- **YOUR GOAL**
From the line that has "Taking the image" down to the final line of the listing below, transcribe every line exactly, and only those.

----- PROVIDED INFORMATION

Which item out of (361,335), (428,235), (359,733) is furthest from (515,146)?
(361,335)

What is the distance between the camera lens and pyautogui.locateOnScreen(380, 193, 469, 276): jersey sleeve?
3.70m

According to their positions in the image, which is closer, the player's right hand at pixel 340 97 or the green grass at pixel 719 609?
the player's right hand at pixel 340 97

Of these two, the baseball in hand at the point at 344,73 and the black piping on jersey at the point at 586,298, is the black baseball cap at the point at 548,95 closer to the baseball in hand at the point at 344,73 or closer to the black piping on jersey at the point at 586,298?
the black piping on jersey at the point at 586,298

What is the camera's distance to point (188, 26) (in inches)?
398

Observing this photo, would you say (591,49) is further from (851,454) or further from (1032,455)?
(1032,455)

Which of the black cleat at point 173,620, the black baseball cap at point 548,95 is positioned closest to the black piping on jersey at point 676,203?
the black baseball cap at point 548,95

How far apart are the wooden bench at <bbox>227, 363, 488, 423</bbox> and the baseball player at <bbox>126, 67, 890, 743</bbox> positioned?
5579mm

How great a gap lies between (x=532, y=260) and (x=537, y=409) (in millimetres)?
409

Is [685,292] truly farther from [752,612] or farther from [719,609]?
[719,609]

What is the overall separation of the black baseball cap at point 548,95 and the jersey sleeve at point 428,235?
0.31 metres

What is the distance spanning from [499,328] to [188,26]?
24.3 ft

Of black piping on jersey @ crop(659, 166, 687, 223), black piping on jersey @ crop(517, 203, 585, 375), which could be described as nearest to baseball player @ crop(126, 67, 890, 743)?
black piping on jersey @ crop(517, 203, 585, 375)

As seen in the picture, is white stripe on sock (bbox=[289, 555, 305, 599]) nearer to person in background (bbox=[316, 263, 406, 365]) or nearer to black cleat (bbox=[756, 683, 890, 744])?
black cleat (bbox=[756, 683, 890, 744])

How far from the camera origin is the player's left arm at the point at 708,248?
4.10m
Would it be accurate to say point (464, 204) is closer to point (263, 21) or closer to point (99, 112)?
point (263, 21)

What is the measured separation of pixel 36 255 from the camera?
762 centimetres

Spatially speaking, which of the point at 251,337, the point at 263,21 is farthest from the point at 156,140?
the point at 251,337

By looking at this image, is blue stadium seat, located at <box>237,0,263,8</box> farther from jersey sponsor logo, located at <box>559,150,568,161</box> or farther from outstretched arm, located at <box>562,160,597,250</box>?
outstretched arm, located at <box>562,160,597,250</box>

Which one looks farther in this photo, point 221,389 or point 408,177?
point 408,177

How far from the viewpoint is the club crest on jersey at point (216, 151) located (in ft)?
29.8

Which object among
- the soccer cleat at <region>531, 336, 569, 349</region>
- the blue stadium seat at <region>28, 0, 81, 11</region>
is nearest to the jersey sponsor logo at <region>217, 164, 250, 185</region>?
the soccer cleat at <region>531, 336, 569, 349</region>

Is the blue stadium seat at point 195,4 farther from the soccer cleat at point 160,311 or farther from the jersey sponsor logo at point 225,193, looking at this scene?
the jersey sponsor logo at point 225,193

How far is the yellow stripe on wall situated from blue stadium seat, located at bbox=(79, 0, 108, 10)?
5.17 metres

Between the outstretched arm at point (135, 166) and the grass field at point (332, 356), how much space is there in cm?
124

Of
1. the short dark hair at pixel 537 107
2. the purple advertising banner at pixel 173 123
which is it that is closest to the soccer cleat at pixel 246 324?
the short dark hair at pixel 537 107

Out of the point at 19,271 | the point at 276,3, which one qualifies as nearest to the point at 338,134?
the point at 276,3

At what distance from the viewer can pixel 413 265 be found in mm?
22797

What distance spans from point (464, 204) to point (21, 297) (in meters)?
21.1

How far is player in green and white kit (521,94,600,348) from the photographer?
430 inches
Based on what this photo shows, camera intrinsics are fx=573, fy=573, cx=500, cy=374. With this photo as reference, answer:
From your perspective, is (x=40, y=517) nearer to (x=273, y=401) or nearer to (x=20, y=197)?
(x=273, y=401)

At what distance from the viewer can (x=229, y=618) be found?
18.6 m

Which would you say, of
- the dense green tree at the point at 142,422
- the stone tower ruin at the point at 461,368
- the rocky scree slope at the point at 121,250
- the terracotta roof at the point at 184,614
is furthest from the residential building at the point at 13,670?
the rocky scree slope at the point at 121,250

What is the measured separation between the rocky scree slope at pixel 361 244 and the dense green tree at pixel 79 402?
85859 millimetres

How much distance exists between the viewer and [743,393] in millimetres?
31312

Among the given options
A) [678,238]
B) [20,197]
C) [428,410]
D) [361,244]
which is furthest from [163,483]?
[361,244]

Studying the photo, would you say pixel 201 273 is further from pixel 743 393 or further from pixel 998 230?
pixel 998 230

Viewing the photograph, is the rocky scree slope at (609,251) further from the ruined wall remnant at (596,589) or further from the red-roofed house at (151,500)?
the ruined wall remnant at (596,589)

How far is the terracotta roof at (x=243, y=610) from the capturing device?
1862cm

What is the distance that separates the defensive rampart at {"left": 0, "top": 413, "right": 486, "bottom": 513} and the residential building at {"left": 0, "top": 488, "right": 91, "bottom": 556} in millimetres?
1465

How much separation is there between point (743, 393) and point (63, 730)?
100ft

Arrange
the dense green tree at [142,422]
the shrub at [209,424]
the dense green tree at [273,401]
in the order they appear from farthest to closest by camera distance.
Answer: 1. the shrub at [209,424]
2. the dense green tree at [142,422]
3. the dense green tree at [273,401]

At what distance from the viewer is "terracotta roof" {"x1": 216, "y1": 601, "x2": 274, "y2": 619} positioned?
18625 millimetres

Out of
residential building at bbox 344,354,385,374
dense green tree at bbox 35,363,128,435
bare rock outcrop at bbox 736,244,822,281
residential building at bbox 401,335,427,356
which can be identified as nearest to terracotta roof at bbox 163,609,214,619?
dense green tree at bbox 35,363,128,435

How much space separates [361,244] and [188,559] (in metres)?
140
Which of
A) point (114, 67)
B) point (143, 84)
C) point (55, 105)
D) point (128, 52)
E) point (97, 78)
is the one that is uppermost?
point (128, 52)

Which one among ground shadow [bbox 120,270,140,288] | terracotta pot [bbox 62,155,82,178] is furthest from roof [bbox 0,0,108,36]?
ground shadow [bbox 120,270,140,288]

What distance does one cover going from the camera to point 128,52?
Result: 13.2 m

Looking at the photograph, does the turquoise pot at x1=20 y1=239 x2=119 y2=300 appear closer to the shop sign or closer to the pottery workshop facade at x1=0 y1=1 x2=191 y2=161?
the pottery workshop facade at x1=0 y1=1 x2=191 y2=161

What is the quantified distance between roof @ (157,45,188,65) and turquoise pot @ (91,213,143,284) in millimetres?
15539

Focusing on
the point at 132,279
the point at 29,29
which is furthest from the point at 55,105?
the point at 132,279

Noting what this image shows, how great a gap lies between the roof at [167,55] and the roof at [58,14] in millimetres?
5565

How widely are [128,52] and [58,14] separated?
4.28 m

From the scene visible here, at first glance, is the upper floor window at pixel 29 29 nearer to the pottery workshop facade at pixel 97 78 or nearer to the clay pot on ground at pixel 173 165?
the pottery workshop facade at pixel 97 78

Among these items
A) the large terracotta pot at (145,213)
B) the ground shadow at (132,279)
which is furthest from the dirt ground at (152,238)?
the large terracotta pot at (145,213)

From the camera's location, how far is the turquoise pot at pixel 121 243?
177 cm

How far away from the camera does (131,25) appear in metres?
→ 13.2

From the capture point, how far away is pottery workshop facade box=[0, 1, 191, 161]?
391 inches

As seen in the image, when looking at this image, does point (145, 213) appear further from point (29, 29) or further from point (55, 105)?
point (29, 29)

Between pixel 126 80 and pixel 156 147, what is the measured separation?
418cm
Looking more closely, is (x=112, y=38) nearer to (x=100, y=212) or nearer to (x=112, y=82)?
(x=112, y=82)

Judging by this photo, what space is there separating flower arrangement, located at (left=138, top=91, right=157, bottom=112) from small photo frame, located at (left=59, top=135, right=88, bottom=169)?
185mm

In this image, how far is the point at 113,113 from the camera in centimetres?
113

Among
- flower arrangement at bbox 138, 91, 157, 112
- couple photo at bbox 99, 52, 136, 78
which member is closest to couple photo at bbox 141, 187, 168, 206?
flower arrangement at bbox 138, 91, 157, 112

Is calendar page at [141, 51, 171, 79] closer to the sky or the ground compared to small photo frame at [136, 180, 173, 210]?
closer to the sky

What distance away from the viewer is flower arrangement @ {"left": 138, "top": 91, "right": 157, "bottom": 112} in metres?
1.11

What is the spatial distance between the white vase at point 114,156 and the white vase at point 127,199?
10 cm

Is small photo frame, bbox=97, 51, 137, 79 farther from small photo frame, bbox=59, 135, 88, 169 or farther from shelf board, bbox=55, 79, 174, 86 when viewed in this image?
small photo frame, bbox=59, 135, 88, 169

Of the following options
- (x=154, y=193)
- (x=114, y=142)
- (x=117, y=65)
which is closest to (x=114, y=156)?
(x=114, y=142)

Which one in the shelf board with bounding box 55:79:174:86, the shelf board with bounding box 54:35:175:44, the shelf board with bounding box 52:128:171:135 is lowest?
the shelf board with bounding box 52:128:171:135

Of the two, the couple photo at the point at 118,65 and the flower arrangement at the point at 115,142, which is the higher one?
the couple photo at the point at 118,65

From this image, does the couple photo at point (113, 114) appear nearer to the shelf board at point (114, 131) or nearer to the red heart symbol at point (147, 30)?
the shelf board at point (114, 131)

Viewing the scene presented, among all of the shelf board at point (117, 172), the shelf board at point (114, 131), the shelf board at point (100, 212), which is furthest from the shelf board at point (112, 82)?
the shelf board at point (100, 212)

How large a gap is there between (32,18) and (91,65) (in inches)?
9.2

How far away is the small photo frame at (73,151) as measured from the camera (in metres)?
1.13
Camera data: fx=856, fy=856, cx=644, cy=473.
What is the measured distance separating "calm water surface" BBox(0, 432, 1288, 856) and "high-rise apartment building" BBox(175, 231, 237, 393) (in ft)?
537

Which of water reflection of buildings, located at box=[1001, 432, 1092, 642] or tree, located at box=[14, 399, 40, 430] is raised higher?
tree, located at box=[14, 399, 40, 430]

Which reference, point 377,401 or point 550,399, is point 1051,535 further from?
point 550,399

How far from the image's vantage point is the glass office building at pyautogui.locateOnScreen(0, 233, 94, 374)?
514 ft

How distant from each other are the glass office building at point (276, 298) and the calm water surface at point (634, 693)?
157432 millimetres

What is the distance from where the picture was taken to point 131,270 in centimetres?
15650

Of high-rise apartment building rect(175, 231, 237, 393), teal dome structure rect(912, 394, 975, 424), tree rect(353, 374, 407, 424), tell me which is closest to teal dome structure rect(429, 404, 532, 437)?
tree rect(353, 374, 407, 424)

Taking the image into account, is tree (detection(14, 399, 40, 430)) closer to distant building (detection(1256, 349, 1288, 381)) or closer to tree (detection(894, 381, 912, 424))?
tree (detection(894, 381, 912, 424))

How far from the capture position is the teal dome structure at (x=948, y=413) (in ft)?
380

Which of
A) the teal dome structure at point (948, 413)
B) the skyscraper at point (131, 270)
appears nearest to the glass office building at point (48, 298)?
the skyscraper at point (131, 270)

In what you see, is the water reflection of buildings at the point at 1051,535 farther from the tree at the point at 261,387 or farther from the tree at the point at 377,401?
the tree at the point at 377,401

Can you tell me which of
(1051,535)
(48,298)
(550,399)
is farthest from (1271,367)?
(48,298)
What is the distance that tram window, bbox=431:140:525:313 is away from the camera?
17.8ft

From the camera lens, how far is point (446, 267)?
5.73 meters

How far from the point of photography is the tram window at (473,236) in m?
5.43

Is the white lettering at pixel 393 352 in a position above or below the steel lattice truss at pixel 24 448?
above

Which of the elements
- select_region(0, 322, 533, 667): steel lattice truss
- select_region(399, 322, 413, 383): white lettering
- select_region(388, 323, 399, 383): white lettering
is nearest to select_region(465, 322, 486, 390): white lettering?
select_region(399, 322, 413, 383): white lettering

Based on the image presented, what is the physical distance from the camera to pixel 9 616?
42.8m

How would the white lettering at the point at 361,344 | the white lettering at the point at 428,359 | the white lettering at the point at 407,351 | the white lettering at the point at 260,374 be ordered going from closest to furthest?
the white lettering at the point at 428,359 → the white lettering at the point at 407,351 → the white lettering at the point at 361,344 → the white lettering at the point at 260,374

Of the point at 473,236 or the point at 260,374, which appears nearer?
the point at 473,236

----------

- **REPLY TO THE EXERCISE**
Taking the image into account, is tree (detection(14, 399, 40, 430)) closer to distant building (detection(1256, 349, 1288, 381)) or closer to tree (detection(894, 381, 912, 424))?
tree (detection(894, 381, 912, 424))

How far from the capture position is the teal dome structure at (x=948, y=413) (in ft)?
380

Which of
A) the teal dome structure at point (948, 413)
B) the skyscraper at point (131, 270)
appears nearest to the glass office building at point (48, 298)?
the skyscraper at point (131, 270)

In what you see, is the water reflection of buildings at the point at 1051,535 farther from the tree at the point at 261,387 or farther from the tree at the point at 377,401?
the tree at the point at 377,401

Can you tell me which of
(1051,535)
(48,298)
(550,399)
is farthest from (1271,367)?
(48,298)
What is the distance that tram window, bbox=431:140:525:313 is away from the camera?
17.8ft

From the camera lens, how far is point (446, 267)?
5.73 meters

How far from the point of photography is the tram window at (473,236) in m?
5.43

Is the white lettering at pixel 393 352 in a position above or below the steel lattice truss at pixel 24 448?
above

Which of the elements
- select_region(0, 322, 533, 667): steel lattice truss
- select_region(399, 322, 413, 383): white lettering
- select_region(388, 323, 399, 383): white lettering
is nearest to select_region(465, 322, 486, 390): white lettering?
select_region(399, 322, 413, 383): white lettering

Based on the image presented, what is the physical distance from the camera to pixel 9 616?
42.8m

How would the white lettering at the point at 361,344 | the white lettering at the point at 428,359 | the white lettering at the point at 407,351 | the white lettering at the point at 260,374 be ordered going from closest to furthest?
the white lettering at the point at 428,359 → the white lettering at the point at 407,351 → the white lettering at the point at 361,344 → the white lettering at the point at 260,374

Of the point at 473,236 or the point at 260,374, which appears nearer?
the point at 473,236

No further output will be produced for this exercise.